Your objective: Produce word for word the lines of the data below running from the one that has "family: Cercopithecidae" to the one that has "United States, site sanjuan_2010_Unit176_Ivan010.", inclusive, and no others.
--- Input material Enclosed Below ---
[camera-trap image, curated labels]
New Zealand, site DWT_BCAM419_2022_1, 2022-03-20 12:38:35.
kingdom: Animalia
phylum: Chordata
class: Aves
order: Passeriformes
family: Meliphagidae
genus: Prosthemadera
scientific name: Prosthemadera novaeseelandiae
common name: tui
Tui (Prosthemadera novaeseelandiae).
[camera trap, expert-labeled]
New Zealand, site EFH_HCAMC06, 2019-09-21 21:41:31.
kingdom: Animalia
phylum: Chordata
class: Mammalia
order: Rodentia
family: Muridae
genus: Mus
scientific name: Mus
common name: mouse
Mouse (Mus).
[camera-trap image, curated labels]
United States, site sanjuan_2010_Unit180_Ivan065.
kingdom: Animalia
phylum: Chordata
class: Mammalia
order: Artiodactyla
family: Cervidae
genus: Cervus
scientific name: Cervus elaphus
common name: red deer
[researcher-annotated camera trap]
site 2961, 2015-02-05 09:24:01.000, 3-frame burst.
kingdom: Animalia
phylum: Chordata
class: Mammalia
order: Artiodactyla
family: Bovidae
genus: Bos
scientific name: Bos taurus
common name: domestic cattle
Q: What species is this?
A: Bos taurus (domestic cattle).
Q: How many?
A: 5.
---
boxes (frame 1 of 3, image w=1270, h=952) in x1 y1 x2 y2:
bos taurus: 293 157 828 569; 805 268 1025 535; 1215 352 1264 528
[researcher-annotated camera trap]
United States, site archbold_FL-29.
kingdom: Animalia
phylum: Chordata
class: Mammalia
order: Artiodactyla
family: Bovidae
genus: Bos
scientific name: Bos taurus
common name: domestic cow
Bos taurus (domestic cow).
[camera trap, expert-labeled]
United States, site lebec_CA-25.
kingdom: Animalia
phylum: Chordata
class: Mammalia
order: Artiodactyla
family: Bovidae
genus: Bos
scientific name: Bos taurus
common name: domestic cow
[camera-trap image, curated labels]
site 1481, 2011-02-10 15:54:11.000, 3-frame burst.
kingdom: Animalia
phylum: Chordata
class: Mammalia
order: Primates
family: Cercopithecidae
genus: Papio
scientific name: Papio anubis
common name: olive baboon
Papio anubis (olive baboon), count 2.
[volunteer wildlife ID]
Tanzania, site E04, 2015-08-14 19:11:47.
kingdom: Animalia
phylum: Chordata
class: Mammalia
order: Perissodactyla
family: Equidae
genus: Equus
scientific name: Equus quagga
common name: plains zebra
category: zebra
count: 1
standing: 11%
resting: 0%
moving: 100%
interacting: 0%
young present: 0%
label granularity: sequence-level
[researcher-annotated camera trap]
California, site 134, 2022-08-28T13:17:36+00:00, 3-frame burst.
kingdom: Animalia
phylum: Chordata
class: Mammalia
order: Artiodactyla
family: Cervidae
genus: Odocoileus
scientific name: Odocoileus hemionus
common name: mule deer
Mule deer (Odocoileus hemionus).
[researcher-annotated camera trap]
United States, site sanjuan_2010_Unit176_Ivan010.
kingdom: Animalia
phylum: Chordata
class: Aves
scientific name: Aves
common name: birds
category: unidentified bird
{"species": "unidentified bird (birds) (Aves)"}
--- End of Enclosed Input material ---
Exercise output:
family: Cercopithecidae
genus: Papio
scientific name: Papio anubis
common name: olive baboon
Papio anubis (olive baboon), count 2.
[volunteer wildlife ID]
Tanzania, site E04, 2015-08-14 19:11:47.
kingdom: Animalia
phylum: Chordata
class: Mammalia
order: Perissodactyla
family: Equidae
genus: Equus
scientific name: Equus quagga
common name: plains zebra
category: zebra
count: 1
standing: 11%
resting: 0%
moving: 100%
interacting: 0%
young present: 0%
label granularity: sequence-level
[researcher-annotated camera trap]
California, site 134, 2022-08-28T13:17:36+00:00, 3-frame burst.
kingdom: Animalia
phylum: Chordata
class: Mammalia
order: Artiodactyla
family: Cervidae
genus: Odocoileus
scientific name: Odocoileus hemionus
common name: mule deer
Mule deer (Odocoileus hemionus).
[researcher-annotated camera trap]
United States, site sanjuan_2010_Unit176_Ivan010.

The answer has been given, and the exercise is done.